====== Verilen Metin ======

Filmi izlerken beni en çok düşündüren şey, bu yedi günahı işleyen kurbanlarını öldürürken yanlış bir şey yaptığını düşünmeyen katil John Doe olmuştu. Aslında bence Fincher da bunu göstermek istemiş olabilir. İnsanlar kendi yanlışlarından çok, karşısındakinin günahlarına takılıyor. Hayatta başımıza gelen bütün kötü şeylerin başkalarından kaynaklandığını düşünürken, onlara yaptıklarını ödetmeye çalışırken, hatalarına söylenirken, kendimizin onlardan daha kötü bir hale geldiğinin farkına varamıyoruz.

Fincher’ın filmleri her zaman insanı dönüp kendisine baktırıyor, daha önce sorguladığını düşündüğü şeyleri tekrar sorgulatıyor ve cevap niteliğinde bambaşka kapılar açıyor. Tüm filmlerinin ayrı bir yeri olsa da, Se7en’ın yeri bende ayrı. Belki çocukluğumda elime geçirdiğim o kitaptan, oradaki siyah beyaz fotoğraf karelerinden, belki de filmin kendisinden bilemiyorum… Ancak Se7en kesinlikle defalarca izlemeye değecek bir film.

 Fight Club (1999)

Not: Yazı, filme dair spoiler içermez.

====== Kayıtlı Bilgiler ======

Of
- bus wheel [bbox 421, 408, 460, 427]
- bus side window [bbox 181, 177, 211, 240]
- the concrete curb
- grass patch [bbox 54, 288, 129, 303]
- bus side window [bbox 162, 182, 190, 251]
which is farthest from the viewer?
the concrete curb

======

* _Yapılacaklar_
1. Se7en hakkındaki metinde "Filmi izlerken beni" sözleriyle başlayıp "geldiğinin farkına varamıyoruz." sözlerine kadar süren bölümü aynen kopyalayın.
2. Se7en hakkındaki metni bittiği yerden devam ettirin.
Öğeler, metinden bağımsız ayrı bir malzemedir.

* _Görevlerin Yanıtları_
1.
Filmi izlerken beni en çok düşündüren şey, bu yedi günahı işleyen kurbanlarını öldürürken yanlış bir şey yaptığını düşünmeyen katil John Doe olmuştu. Aslında bence Fincher da bunu göstermek istemiş olabilir. İnsanlar kendi yanlışlarından çok, karşısındakinin günahlarına takılıyor. Hayatta başımıza gelen bütün kötü şeylerin başkalarından kaynaklandığını düşünürken, onlara yaptıklarını ödetmeye çalışırken, hatalarına söylenirken, kendimizin onlardan daha kötü bir hale geldiğinin farkına varamıyoruz.

2.
Başrollerini Edward Norton, Brad Pitt ve Helena Bonham Carter gibi önemli isimlerin paylaştığı bir Fincher klasiği aslında Dövüş Kulübü. Yönetmeni David Fincher’ın “David Fincher” olmasındaki en büyük etkenin bu film olduğu da sinema dünyasında sıkça söylenir. Filmin her şeyden önce bir kitap uyarlaması olduğunu söylemek yanlış olmaz, zira Dövüş Kulübü, Chuck Palahniuk’un ilk romanı olarak tarihe geçmiştir. Ardından Fincher’ın bu öyküyü bir filme dönüştürmeye değer bulmasıyla da ölümsüzleşmiştir. Adına herkesin aşina olduğu bu 1999 yapımı kült film, adının sunduğundan çok daha fazlası aslında.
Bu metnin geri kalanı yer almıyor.